Onlar intikal ettiler
ancak zayıflar, savaşta kalkanı olmayanlar, silahsızlar ve ata binemeyenler
kaldılar.
Beyaz erkek develer gibi
yürürler, kısa siyah adamlar firar ettikleri zaman bir darbe onları korur.
Onlar yüksek burunlu
kahramanlardır, harpteki elbiseleri zırh ve zırh gibi gömleklerdir.
O zırhlar beyaz, parlak,
halkaları diken gibi birbirine geçmiş vaziyette sağlam yapılıdırlar.
Süngüleri düşmanlarının
göğsüne saplansa sevinmezler, kendileri de aynı duruma düşseler üzülmezler.
Onlar ancak
boğazlarından yaralanabilirler ve de hiçbir zaman savaş meydanlarından uzak
kalmazlar."
İbn İshak, Asim b. Ömer
b. Katade'den şu rivayette bulunur: Ka'b: "Kısa siyah adamlar firar
ettikleri zaman" deyince, bu sözüyle Ensar topluluğunu kasdetti, çünkü
onlar, Ka'b'a ilk gelişinde hakaret etmişlerdi ve övgüsünü yalnızca Muhacirlere
yöneltmişti.
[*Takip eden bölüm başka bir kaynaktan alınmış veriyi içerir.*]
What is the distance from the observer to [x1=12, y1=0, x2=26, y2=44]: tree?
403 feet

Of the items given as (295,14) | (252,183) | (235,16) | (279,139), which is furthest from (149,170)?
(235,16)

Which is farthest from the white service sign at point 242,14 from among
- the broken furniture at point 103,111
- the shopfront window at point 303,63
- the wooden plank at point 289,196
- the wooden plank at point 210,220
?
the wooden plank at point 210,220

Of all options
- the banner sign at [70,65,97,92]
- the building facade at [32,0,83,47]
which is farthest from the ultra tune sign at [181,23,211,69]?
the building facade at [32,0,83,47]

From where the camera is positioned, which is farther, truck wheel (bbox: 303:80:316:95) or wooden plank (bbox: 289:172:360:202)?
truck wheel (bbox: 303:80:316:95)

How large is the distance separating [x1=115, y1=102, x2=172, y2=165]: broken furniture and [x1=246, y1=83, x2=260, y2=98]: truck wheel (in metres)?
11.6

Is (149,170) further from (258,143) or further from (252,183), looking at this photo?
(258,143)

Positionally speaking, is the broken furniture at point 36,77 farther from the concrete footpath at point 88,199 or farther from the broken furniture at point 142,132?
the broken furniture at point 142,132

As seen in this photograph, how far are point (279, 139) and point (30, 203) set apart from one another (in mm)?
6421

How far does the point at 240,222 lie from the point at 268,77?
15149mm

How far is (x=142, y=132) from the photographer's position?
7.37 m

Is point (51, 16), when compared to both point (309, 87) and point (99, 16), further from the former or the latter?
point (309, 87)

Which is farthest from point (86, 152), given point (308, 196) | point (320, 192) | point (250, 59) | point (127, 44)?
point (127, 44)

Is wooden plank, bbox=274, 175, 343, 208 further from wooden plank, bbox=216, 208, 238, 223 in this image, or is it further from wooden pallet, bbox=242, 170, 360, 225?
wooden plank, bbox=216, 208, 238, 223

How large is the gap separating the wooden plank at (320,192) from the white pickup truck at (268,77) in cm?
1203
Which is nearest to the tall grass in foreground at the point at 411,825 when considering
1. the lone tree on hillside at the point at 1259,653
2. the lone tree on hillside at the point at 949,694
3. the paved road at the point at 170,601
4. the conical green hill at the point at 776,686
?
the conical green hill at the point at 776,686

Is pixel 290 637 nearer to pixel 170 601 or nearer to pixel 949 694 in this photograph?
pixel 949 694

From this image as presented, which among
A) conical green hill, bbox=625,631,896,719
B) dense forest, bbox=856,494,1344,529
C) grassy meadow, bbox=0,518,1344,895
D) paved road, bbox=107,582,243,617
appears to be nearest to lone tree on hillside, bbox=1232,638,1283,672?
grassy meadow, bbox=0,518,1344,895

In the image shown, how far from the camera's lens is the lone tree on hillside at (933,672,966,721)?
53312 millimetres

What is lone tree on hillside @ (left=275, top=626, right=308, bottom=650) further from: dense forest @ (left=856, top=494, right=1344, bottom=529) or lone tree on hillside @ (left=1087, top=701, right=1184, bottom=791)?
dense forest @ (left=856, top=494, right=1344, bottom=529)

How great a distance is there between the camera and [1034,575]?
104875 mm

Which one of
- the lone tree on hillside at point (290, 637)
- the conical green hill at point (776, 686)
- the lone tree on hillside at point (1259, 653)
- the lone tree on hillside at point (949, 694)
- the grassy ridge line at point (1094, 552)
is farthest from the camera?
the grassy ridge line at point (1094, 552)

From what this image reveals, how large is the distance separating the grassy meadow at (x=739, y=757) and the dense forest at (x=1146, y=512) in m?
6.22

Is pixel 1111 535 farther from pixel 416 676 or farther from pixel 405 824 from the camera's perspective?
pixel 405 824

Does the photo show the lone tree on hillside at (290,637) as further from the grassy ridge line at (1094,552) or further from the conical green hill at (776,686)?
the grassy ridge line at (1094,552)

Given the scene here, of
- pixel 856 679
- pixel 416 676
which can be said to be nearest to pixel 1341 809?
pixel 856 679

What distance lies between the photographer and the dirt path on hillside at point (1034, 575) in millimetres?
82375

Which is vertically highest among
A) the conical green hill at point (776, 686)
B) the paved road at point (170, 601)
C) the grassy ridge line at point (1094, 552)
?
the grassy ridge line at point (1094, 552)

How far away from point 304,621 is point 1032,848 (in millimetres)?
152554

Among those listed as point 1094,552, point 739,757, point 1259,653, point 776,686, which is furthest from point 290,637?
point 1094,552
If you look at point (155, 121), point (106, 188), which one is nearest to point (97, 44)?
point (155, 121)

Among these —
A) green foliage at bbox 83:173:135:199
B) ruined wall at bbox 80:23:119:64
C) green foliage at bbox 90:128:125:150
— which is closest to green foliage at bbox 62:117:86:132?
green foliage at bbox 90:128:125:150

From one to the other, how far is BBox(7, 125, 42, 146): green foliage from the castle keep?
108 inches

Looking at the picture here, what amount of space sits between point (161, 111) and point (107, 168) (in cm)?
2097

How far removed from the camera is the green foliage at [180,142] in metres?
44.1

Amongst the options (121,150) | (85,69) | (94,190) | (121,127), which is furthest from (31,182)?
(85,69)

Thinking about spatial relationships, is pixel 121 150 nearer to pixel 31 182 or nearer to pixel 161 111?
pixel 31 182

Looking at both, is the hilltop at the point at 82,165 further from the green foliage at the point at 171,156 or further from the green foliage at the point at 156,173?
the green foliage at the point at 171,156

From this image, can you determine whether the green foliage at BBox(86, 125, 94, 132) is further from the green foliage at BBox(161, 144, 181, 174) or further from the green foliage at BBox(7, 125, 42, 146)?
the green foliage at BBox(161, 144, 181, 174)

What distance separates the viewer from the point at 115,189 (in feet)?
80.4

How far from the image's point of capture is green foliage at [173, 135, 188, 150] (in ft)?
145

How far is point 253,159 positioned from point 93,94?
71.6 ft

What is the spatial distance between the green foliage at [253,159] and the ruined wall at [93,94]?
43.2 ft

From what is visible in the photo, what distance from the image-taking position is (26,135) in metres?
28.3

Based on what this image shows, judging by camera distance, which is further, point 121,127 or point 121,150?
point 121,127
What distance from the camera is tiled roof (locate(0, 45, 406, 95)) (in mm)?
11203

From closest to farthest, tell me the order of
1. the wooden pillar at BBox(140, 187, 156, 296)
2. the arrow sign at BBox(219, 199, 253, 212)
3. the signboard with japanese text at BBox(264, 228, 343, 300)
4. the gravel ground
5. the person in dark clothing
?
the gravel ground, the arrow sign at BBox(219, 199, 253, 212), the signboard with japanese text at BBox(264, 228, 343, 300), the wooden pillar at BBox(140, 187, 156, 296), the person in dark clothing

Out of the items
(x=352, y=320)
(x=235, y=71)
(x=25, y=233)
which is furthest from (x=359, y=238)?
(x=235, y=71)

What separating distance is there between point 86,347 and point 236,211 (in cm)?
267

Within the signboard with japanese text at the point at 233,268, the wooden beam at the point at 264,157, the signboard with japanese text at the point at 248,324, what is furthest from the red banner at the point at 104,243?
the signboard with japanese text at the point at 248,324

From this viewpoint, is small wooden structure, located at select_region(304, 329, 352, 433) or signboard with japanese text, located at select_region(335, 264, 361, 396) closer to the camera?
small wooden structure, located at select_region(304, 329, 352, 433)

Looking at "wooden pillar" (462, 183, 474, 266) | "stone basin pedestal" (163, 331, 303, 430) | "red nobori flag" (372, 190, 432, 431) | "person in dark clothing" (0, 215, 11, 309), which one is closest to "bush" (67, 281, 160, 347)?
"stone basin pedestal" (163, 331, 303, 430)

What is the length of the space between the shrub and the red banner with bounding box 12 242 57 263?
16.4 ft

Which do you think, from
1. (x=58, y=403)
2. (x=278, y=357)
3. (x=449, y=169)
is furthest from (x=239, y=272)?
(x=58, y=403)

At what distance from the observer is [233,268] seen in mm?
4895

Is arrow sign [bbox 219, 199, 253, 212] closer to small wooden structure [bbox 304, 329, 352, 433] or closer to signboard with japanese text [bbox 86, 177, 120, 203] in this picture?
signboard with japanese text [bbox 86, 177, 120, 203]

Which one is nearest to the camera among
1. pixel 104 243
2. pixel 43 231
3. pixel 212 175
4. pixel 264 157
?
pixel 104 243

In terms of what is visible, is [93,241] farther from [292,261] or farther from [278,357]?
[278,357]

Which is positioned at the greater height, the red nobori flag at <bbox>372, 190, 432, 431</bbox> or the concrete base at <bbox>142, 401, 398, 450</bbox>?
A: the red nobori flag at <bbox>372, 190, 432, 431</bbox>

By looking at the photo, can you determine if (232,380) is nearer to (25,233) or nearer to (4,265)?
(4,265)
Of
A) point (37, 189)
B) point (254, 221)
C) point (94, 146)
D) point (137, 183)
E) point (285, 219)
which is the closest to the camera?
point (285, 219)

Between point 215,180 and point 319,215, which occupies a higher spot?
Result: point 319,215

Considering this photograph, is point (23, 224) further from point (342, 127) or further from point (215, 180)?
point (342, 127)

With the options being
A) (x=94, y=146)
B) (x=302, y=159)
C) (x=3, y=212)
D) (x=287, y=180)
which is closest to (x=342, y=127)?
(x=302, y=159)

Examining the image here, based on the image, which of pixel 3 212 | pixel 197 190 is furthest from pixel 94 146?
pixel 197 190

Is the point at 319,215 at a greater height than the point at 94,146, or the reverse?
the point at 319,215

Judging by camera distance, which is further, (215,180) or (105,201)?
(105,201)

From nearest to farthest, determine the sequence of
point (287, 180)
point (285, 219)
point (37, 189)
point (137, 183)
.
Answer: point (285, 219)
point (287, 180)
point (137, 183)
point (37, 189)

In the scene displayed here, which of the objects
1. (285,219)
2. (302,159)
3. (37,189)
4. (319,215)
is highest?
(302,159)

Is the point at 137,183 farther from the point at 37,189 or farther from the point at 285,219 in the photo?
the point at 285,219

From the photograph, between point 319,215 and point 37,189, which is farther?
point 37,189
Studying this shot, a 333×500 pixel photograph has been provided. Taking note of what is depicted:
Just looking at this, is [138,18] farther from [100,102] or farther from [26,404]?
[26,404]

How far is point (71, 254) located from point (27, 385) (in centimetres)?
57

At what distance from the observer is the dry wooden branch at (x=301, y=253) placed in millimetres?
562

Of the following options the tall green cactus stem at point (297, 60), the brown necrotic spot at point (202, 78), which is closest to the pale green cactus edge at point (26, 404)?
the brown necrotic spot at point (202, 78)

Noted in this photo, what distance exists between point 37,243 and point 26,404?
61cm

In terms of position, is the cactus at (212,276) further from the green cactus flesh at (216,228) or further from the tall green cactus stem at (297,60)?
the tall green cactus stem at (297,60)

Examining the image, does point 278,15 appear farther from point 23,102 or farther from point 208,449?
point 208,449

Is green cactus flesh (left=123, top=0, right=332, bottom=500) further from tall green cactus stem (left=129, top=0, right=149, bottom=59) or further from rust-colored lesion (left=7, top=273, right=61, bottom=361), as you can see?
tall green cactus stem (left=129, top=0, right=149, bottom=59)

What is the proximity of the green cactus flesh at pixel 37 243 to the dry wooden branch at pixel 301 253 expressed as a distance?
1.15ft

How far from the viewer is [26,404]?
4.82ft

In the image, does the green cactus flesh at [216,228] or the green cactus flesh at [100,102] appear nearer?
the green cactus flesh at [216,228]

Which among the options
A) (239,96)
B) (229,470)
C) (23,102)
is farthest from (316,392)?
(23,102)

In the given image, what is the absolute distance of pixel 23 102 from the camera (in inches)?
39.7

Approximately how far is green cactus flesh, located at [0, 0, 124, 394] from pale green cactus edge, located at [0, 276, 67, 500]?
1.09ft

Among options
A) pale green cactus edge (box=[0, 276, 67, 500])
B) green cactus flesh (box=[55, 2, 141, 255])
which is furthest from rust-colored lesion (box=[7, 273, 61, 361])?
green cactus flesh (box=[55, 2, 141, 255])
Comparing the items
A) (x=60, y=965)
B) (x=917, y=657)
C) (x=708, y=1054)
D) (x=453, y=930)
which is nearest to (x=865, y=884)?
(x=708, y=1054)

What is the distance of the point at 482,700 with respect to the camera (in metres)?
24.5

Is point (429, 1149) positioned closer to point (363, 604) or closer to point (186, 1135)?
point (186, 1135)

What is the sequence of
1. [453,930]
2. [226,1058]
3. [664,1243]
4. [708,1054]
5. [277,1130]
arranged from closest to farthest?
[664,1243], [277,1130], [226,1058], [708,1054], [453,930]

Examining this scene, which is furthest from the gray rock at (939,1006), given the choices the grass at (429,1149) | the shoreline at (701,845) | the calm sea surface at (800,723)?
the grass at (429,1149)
Bunun üzerine Ensar gazaplandı. Ka'b, Müslüman olduktan sonra (bu
hatasını telafi için) Ensar'ı medheden bir kasidesinde şöyle demişti:
"Kim şerefli bir
hayat sürmek isterse, Ensar'ın salihlerinin oluşturduğu bir toplulukta yaşasın.
Onlar üstün ahlakı
atadan ve ecdattan miras aldılar ve onlar, hayırlı kimselerin evlatları olan
hayırlı insanlardır.
Savaş günü saldırılar
yapılırken canlarını Peygamberleri uğrunda feda edenlerdir.
Titreyen süngüler ve
Meşarif kılıçlarıyla insanları dinlerinden tardedenlerdir.
Boğaz boğaza gelindiği
gün ölmek için canlarını Peygamberlerine satan kimselerdir.
Kafirlerin kanlarından
bulaşan pislikleri temizler ve bunu da kendileri için bir ibadet sayarlar.
Seni korumaları için
yanlarına gittiğin zaman kendini dağ keçisinin (ulaşılması, imkansız) yerinde
gibi (emin olarak) sabahlarsın.
Onlar, yıldızların
düştükleri gecede kendilerine gelenler için aşevi vazifesi gören bir
kavimdir."
Ka'b b. Züheyr, en büyük
şairlerdendir. Ka'b, babası, oğlu Ukbe, oğlunun oğlu Avvam b. Ukbe, bunların
hepsi büyük şairlerdir. Ka'b'ın beğenilen bir şiiri şöyledir:
"Eğer bir şeye hayret
edecek olsaydım, kaderi kendisine kapalı (geleceği hakkında hiçbir şey
bilmeyen) bir gencin koşuşturmasına hayret ederdim.
O genç ulaşamadığı
şeylerin peşinde koşup duruyor, kendisi tek bir fert ama her yana dağılmış bir
yığın işi var.
Yaşadığı sürece insanın
uzun boylu emelleri vardır. Ecel dolmadan gözün (herşeyde hevesi olması)
bitmez."
Yine Ka'b'ın, Hz.
Peygamber (Sallallahu aleyhi ve Sellem) hakkında söylediği, beğenilen
beyitlerinden biri de şöyledir: "O, cübbelere bürünülmüş olarak esmer develerin
ışığı altında sürüldüğü bir ay gibidir.
Hırkasının ve cübbesinin
altındaki takva ve cömertliğin ölçüsünü Allah bilir.